- STATED GOAL A
Write out the part of the passage on Horne and Australian leadership that begins at the words "Of course, it" and stops after "our political leaders.".

* BEGIN PASSAGE SHOWN *

If, however, Menzies was not entitled to credit for Australian achievements he was to be squarely blamed, by Horne and other intellectuals, for nearly every Australian failure: our mediocre artistic life, Anglophobia, White Australia policy, racism, cultural cringe, provincialism and ineptitude in Asia.

Here is the first refuge of Australia's intellectual life: that leaders have little to do with national enhancement but everything to do with national debasement. Rarely has this belief been advanced so ferociously for so long as during the Howard era.

But Horne had a deeper worry: that the Australian people would not pass muster, that they might be too dull, weak and provincial to rise to future challenges. After all, you had to be pessimistic about a public that kept re-electing Menzies. For Horne, Australia was a nation that seemed "to have lost both its sense of a past and its sense of a future". For Australia, the question remained: Could it surmount its own hopelessness?

In the final chapter of The Lucky Country, which was first published in 1964, Horne warned that unless Australia's outlook changed fundamentally then "the present kind of Australia will go under anyway". He was an alarmist on what he saw as the two great national tests that "cannot possibly be evaded": managing Asia and staying prosperous. These were the cardinal issues of foreign and economic policy.

Horne was sceptical about managing Asia, fearing Australia "might be overwhelmed whatever it does". And he was sure that Australians would fail the economic prosperity test: "The answer to the question, 'Can we keep our standards of prosperity and our present way of life?' or to put it more bluntly, 'Can the racket last?' appears to be NO."

But he was wrong on both counts. From the 1980s a new generation of Australian political leaders, inheritors of Horne's second-rate tag, emerged and proved to be embarrassingly first-rate. This was the generation of Bob Hawke, Keating and Howard. They delivered the longest prosperity expansion in our history and they delivered in Asia. Their success confounded Horne's pessimism and demolished much of the theory of political leadership held by the intellectual class.

Of course, it is hard to categorise Australia's intellectual class because, in essence, it defies categorisation. What is easier to categorise, however, is that distinct group of public intellectuals who write for a wide audience, aspire to shape public opinion, attack Howard for his sins and lament the collapsing standards and morality of our political leaders.

* END PASSAGE SHOWN *
* BEGIN RECORDS *

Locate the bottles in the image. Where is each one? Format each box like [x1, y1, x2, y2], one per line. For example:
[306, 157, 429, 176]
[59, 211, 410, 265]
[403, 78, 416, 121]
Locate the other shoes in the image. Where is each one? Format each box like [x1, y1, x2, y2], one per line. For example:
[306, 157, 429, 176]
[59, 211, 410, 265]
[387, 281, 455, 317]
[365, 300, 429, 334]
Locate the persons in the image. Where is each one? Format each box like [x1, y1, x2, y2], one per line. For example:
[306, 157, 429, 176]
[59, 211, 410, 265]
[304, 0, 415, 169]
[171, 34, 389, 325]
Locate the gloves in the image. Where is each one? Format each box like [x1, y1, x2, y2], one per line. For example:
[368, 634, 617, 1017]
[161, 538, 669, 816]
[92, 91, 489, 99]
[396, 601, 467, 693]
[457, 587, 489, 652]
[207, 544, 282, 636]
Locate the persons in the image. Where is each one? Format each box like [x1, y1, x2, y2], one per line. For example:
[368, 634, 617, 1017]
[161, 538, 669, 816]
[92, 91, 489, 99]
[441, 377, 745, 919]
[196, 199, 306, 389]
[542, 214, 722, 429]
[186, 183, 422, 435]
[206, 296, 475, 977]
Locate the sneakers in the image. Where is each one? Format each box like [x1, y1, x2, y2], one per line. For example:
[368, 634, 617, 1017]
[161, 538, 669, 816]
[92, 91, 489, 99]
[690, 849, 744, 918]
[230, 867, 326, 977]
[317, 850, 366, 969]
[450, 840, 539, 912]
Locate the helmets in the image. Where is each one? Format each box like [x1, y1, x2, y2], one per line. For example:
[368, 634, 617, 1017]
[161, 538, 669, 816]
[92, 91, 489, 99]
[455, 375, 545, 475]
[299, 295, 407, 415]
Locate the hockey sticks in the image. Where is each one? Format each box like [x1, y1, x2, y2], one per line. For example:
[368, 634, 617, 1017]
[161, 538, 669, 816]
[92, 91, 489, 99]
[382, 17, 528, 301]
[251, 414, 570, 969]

* END RECORDS *

- STATED GOAL B
In the rows, starting at the first row and ending after the row that contains "[450, 840, 539, 912]", substitute "people" for "persons" and leave everything else unchanged. Give back only those rows.

- EXERCISE RESPONSE A
Of course, it is hard to categorise Australia's intellectual class because, in essence, it defies categorisation. What is easier to categorise, however, is that distinct group of public intellectuals who write for a wide audience, aspire to shape public opinion, attack Howard for his sins and lament the collapsing standards and morality of our political leaders.

- EXERCISE RESPONSE B
Locate the bottles in the image. Where is each one? Format each box like [x1, y1, x2, y2], one per line. For example:
[306, 157, 429, 176]
[59, 211, 410, 265]
[403, 78, 416, 121]
Locate the other shoes in the image. Where is each one? Format each box like [x1, y1, x2, y2], one per line. For example:
[306, 157, 429, 176]
[59, 211, 410, 265]
[387, 281, 455, 317]
[365, 300, 429, 334]
Locate the people in the image. Where is each one? Format each box like [x1, y1, x2, y2], one per line. For example:
[306, 157, 429, 176]
[59, 211, 410, 265]
[304, 0, 415, 169]
[171, 34, 389, 325]
Locate the gloves in the image. Where is each one? Format each box like [x1, y1, x2, y2], one per line. For example:
[368, 634, 617, 1017]
[161, 538, 669, 816]
[92, 91, 489, 99]
[396, 601, 467, 693]
[457, 587, 489, 652]
[207, 544, 282, 636]
Locate the people in the image. Where is each one? Format each box like [x1, y1, x2, y2], one per line. For example:
[368, 634, 617, 1017]
[161, 538, 669, 816]
[92, 91, 489, 99]
[441, 377, 745, 919]
[196, 199, 306, 389]
[542, 214, 722, 429]
[186, 183, 422, 435]
[206, 296, 475, 977]
Locate the sneakers in the image. Where is each one? Format each box like [x1, y1, x2, y2], one per line. For example:
[368, 634, 617, 1017]
[161, 538, 669, 816]
[92, 91, 489, 99]
[690, 849, 744, 918]
[230, 867, 326, 977]
[317, 850, 366, 969]
[450, 840, 539, 912]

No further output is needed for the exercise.